Task set →
1) Answer these questions from the postoperative results excerpt:
(a) How many patients needed an allogenic blood transfusion?
(b) How many first get-up failures were caused by orthostatic hypotension?
(c) On average, how many hours after their operation did patients have passage of stools?
2) Carry on the postoperative results excerpt, starting after its final sentence.

Page excerpt →
Allogenic blood transfusion was necessary in 34 patients (10.5%), with a mean of 794.2 ml (95% CI: 131.6) of blood; cell-saver blood was used in 145 patients (44.9%), with a mean of 513.6 ml (95% CI: 54.2) of blood.
VAS at rest and on moving in postoperative period result were low (Fig. 1).
Additional demands for analgesia were 56 (17.3% of patients) on the day of surgery, and 42 (13% of patients) on the first postoperative day. Residual motor block, requiring optimization of epidural infusion, was present in 69 patients (21.4%) during the first postoperative hour, as a result of the high concentration of local anesthetic used.
Table 3 shows data in postoperative period.
Most patients started to ambulate on the same evening of the day of surgery, and they were able to stay out of bed for a mean period of 2 h. A first get-up failure affected 25 patients (7.7%): 17 cases were caused by orthostatic hypotension and eight cases by lower limb weakness. In nine patients, returning to bed and the optimization of epidural infusion solved these symptoms and a successful get-up was achieved after 2 h; another 16 patients were able to walk the day after surgery. On the first postoperative day the mobilization time increased to an average of 7 h.
On the same day of surgery all patients but 37 (11.4%) were able to tolerate a semi-solid diet; they consumed solid food within 6 h after surgery. We calculated that the oral intake satisfied 36.2% of daily caloric requirement on the day of surgery and 77.2% on the day after. Forty-two patients (13%) suffered from nausea or vomiting on the day of surgery and 19 (5.9%) on the first postoperative day, although interruption of oral intake was not required. Only patients with renal complications were treated with intravenous fluids. The patients had passage of stools a mean of 41.6 h (95% CI: 2.4) after their operation.

(Saved data entries)
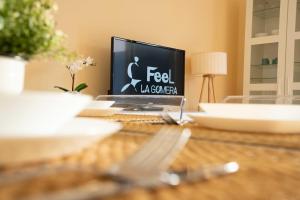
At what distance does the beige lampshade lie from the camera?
3.64 meters

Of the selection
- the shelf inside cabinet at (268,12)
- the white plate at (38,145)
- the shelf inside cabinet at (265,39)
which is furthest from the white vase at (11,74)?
the shelf inside cabinet at (268,12)

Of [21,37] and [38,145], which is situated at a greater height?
[21,37]

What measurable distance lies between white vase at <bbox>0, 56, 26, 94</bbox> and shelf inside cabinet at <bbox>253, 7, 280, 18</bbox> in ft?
13.1

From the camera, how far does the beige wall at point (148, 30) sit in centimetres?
262

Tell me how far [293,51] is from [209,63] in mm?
999

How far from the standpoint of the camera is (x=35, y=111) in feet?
1.16

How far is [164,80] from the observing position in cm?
331

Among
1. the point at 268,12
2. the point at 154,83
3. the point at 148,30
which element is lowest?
the point at 154,83

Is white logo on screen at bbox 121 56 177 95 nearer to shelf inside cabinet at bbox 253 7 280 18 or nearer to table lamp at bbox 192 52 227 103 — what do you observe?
table lamp at bbox 192 52 227 103

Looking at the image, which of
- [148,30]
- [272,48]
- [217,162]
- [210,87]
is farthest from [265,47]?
[217,162]

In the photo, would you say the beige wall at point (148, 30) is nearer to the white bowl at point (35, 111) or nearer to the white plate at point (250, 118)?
the white plate at point (250, 118)

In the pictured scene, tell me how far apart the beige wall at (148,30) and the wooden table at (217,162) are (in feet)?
6.79

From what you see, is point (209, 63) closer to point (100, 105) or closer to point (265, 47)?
point (265, 47)

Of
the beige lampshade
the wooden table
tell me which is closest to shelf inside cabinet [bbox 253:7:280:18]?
the beige lampshade
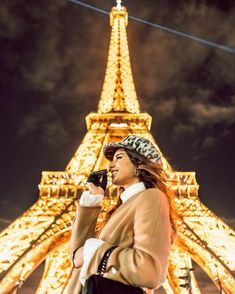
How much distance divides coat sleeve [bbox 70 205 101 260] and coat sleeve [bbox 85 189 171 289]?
0.33 meters

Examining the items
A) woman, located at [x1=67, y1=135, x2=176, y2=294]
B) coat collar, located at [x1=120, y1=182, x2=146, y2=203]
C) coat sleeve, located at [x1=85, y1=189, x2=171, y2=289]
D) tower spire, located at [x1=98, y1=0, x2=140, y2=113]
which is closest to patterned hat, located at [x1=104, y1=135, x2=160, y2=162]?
woman, located at [x1=67, y1=135, x2=176, y2=294]

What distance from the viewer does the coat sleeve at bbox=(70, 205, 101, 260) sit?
175 cm

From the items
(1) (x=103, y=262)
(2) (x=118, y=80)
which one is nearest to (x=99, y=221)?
(1) (x=103, y=262)

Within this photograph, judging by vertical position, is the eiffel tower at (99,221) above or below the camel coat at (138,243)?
above

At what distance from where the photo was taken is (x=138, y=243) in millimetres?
1394

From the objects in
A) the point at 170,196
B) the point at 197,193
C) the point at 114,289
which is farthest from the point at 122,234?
the point at 197,193

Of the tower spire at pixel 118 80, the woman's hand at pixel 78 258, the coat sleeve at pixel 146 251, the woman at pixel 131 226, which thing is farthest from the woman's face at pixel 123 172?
the tower spire at pixel 118 80

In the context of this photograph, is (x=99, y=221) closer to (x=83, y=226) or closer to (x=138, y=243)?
(x=83, y=226)

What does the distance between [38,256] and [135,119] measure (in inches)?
305

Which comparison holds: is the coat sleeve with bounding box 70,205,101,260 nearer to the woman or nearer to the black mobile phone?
the woman

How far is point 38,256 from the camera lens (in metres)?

Responses by task →
1)
(a) 34 patients (10.5%)
(b) 17
(c) 41.6 h (95% CI: 2.4)

2)
Eight patients (2.5%) died: seven were transferred to the Intensive Care Unit (ICU). One patient died on the second day because of acute extended myocardial infarction; one patient died on day eight because of massive esophageal bleeding; three patients died because of bowel ischemia (on day 2, 3, 11); three patients died as a consequence of multiorgan failure (on day 1, 2, 16). Four patients (1.2%) suffered cardiac complications (investigated with measurements of troponin I and ECG). Two patients had arrhythmias (2 atrial fibrillation and 1 atrial flutter) during the first postoperative day, successfully treated with pharmacological therapy without requiring admission to ICU. One patient suffered non-transmural ischemia on day one: the patient (asymptomatic) refused ICU transfer; on day three, after pharmacological therapy, the patient's parameters were normal and it was possible to get him discharged on day four. Transient renal failure that implies a prolonged hospital stay (from 8 to 12 days) was registered in 10 patients (3.1%). No pulmonary complications (0.0%, investigated with Rx-chest) were recorded. One patient developed a secondary digital embolism (requiring a hospital stay of 11 days), with spontaneous restoration within one month. One psychiatric patient developed postoperative delirium and was discharged on day 21 with the intervention of caring professionals.
The largest number of patients (70.3%) were discharged home within the third postoperative day (Fig. 2). The discharges between 4th and 7th days were connected in most cases to difficulties in home care or to living a considerable distance from the hospital.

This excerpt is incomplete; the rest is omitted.